Catalonia's regional elections on Sunday have been considered as crucial for the region's future within Spain.
"Today is a great win for democracy in Catalonia. We have surpassed all the obstacles placed by the Spanish government. Now, Catalonia faces its own destiny," Catalan leader Artur Mas said.
By 1 p.m. local time, turnout reached 35 percent, according to the official elections website, surpassing the turnout in previous elections.
1. 'Independence Referendum'
The region's president pledged to declare unilateral independence from Spain if the pro-independence parties win, even if they do not gather an absolute majority of votes.
Catalonia held a non-binding vote in 2014, in which over 80 percent of voters backed independence. However, the vote has been plagued by its non-binding status and Spain's claims that it was illegal, making the turnout numbers more questionable.
2. Conflict with Spain
Spain has previously blocked referendums for Catalan independence, making this election a forced choice for voters. At the same time, Catalonia's intentions to declare unilateral independence would be illegal according to Spain's constitution.
Because of this, some in Spain believe that Catalonia would take more symbolic measures rather than full-fledged independence.
"Although Mas' re-election will test the unity of the secessionist movement, pro-independence parties will make symbolic moves towards a Catalan state if they obtain a majority, prolonging the stalemate with the central government," Antonio Varroso of risk consultancy Teneo Intelligence told CNBC.
3. Leaving the EU
Spain's threats would also potentially make Catalonia the first territory to leave the EU. The EU's spokesperson confirmed this in 2013, saying that
"[An] independent state, because of its independence, would become a third country vis a vis the EU and as of the day of the independence the EU treaties will no longer apply,"
4. Economic Pull
Catalonia is one of Spain's wealthiest regions with relatively lower unemployment compared to the rest of Spain with its chronically high unemployment.
Catalonia's economy makes up 19 percent of Spain's gross domestic product and only 6.3 percent of the territory. GDP per capita also remains higher than the national average. At the same time, pro-independence parties say that Spain takes in more of Catalonia's tax revenues than it brings back.
5. New Leadership
Artur Mas is considered an unlikely leader for Catalan independence because of his past as a "technocrat." However, he has pushed for Catalan independence since 2007.

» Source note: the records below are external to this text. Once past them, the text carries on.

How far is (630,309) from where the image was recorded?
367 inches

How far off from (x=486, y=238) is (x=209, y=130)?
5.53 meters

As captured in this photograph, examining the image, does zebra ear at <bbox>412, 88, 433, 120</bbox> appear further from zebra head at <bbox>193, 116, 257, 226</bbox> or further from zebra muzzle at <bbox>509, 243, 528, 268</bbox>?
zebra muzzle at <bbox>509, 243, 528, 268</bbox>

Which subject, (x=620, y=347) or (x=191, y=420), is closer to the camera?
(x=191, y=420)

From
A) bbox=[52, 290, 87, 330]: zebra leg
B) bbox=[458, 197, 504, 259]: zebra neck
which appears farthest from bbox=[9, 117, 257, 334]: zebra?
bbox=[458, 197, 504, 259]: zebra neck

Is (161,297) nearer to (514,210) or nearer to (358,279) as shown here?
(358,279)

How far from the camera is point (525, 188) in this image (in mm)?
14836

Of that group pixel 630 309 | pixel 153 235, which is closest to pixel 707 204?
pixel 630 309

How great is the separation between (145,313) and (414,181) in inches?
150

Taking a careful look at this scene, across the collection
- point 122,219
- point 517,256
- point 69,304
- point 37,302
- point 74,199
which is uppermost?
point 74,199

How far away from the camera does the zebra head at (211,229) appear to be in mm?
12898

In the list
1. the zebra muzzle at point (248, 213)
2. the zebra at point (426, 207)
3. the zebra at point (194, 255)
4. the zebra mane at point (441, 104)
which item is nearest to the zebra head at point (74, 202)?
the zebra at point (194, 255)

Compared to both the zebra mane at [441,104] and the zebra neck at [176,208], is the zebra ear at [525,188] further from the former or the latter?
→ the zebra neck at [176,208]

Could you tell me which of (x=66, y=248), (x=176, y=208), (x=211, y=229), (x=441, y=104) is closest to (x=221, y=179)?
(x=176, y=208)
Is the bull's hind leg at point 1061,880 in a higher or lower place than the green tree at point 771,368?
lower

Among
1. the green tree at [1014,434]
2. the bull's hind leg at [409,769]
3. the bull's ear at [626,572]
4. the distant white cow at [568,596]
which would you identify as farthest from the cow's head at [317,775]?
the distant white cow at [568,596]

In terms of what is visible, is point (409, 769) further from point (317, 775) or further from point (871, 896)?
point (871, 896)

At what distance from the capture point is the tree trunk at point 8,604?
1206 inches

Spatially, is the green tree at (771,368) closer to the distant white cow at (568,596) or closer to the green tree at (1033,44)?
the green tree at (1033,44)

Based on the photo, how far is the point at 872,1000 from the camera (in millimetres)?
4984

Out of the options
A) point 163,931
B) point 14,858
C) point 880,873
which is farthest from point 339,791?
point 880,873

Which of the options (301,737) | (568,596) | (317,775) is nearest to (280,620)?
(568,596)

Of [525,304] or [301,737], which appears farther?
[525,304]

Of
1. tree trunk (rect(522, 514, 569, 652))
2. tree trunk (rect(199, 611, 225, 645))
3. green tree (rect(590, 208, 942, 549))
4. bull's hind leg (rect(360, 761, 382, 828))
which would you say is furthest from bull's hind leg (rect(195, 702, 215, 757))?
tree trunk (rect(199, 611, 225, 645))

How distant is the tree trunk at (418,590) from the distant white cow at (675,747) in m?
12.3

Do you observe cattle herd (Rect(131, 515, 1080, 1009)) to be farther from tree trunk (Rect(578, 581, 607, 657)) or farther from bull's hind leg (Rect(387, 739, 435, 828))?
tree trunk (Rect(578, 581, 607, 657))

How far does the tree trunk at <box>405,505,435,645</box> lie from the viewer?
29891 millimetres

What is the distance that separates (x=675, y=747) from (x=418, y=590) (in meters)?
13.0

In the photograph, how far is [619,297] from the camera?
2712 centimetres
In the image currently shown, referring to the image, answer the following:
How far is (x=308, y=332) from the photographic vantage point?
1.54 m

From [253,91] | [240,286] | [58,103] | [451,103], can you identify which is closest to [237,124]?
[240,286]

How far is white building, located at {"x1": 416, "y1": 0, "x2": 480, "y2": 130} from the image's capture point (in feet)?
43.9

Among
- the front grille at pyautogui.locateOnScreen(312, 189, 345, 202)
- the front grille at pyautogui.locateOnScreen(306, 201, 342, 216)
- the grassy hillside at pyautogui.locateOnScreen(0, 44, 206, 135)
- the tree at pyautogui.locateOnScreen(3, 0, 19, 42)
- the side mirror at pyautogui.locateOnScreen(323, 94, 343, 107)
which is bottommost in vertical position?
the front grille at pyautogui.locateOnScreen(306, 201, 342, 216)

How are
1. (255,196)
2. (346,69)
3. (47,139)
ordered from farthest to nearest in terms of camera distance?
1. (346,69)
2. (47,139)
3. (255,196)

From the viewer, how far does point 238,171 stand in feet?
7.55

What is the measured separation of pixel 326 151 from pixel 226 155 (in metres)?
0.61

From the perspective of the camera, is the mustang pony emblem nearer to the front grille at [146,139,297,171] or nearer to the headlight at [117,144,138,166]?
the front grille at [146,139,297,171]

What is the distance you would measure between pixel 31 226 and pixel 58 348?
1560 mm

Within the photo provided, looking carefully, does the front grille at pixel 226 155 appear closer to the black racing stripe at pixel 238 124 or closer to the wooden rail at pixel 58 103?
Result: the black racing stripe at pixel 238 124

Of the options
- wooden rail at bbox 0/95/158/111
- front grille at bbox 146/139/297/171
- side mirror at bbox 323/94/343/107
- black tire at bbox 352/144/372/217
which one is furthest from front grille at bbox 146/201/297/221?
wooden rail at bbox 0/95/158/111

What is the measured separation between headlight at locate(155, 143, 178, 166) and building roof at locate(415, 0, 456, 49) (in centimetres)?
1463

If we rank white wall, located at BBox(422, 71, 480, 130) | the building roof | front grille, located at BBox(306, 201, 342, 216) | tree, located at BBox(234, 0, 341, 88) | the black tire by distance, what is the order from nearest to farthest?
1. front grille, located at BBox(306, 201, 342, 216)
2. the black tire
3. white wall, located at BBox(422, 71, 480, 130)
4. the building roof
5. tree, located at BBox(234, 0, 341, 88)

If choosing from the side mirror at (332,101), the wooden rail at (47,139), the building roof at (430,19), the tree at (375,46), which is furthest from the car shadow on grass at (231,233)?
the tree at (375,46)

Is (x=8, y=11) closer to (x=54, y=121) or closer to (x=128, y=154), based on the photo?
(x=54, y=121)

"We have surpassed all the obstacles placed by the Spanish government. Now, Catalonia faces its own destiny," Mas said on Sunday, as cited by AFP.
The pro-independence parties also seek more cultural autonomy, which has been a part of Spain in one form or another since the year 1137. Catalonia’s current conflict with the Spanish government goes back to a dispute over a new Statute of Autonomy. It was approved in 2006, expanding the autonomy’s rights.